National Forensic Mental Health Service wins RIAI Award
National Forensic Mental Health Service has been presented with the Wellbeing Award by the Royal Institute of the Architects of Ireland, in their annual RIAI Architecture Awards.
The prestigious event recognises the highest quality in current work by RIAI Members and their collaborators, and celebrates the contribution that architecture makes to society for everyone’s benefit.
In presenting the accolade, the judges said: “The National Forensic Mental Healthcare Facility successfully creates a balance between a secure setting and a therapeutic care environment. While dealing with a challenging and complex brief, the scheme has been executed with great sensitivity which maximises light and the user’s connection to nature at every opportunity. An exemplary project within its field, the design has maximised the potential of the brief and delivered a noteworthy scheme. From the wider scale campus layout to the individual courtyard dwellings, the design allows for connection, aesthetic quality, and a sense of community.”
Located on a landscaped site to the north of Dublin, National Forensic Mental Health Service accommodates 170 high, medium and low secure mental health beds, including dedicated facilities for male adult; female adult; child and adolescent; mental health intellectual disability; intensive care rehabilitation healthcare; and pre-discharge services.
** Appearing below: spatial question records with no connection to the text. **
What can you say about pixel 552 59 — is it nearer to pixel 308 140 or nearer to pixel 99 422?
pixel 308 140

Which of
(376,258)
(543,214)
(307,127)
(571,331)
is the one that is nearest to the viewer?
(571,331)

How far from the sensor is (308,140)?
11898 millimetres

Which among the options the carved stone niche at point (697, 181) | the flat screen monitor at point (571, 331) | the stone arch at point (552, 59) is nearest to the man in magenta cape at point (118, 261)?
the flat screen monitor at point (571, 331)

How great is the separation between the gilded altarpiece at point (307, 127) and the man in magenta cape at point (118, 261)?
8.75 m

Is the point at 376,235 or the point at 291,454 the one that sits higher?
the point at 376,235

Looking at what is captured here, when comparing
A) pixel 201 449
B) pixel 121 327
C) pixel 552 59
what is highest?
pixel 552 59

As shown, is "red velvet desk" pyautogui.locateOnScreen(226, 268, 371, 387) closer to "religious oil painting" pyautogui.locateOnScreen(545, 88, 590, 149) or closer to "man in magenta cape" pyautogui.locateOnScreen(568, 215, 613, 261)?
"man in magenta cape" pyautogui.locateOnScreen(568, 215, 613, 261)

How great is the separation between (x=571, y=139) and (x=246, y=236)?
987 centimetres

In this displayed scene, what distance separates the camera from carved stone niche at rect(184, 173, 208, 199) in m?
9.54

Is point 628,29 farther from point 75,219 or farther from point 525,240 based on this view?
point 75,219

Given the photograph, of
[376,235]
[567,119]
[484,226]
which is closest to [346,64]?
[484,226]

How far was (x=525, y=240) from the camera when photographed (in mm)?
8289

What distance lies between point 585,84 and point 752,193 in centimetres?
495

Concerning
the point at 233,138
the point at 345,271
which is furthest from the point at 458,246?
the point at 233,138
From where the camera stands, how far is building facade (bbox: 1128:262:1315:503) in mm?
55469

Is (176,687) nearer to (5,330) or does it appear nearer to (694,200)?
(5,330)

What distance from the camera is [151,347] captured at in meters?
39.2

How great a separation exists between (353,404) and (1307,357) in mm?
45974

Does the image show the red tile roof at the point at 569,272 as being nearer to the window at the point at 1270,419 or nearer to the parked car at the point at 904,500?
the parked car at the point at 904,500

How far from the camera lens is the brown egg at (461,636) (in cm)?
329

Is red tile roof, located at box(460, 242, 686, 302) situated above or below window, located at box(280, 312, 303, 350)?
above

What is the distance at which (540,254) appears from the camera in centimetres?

Accessed through a spacious and welcoming reception building, the hospital, which was designed in association with Scott Tallon Walker Architects for HSE Ireland, is laid out as a series of single storey pavilion buildings around a pedestrianised ‘village green’. This achieves intuitive wayfinding through a site-wide narrative of colour, art and landscaping, creating a therapeutic environment for recovery.
This is the result of a successful 10-year collaboration with Scott Tallon Walker Architects and the project team. We began with a brief for a very large, potentially institutional hospital at 24,500m² and explored how to create a scale that patients would feel they could relate to. The result creates a very real sense of community and enables the service to focus on the patient’s therapeutic programme of recovery.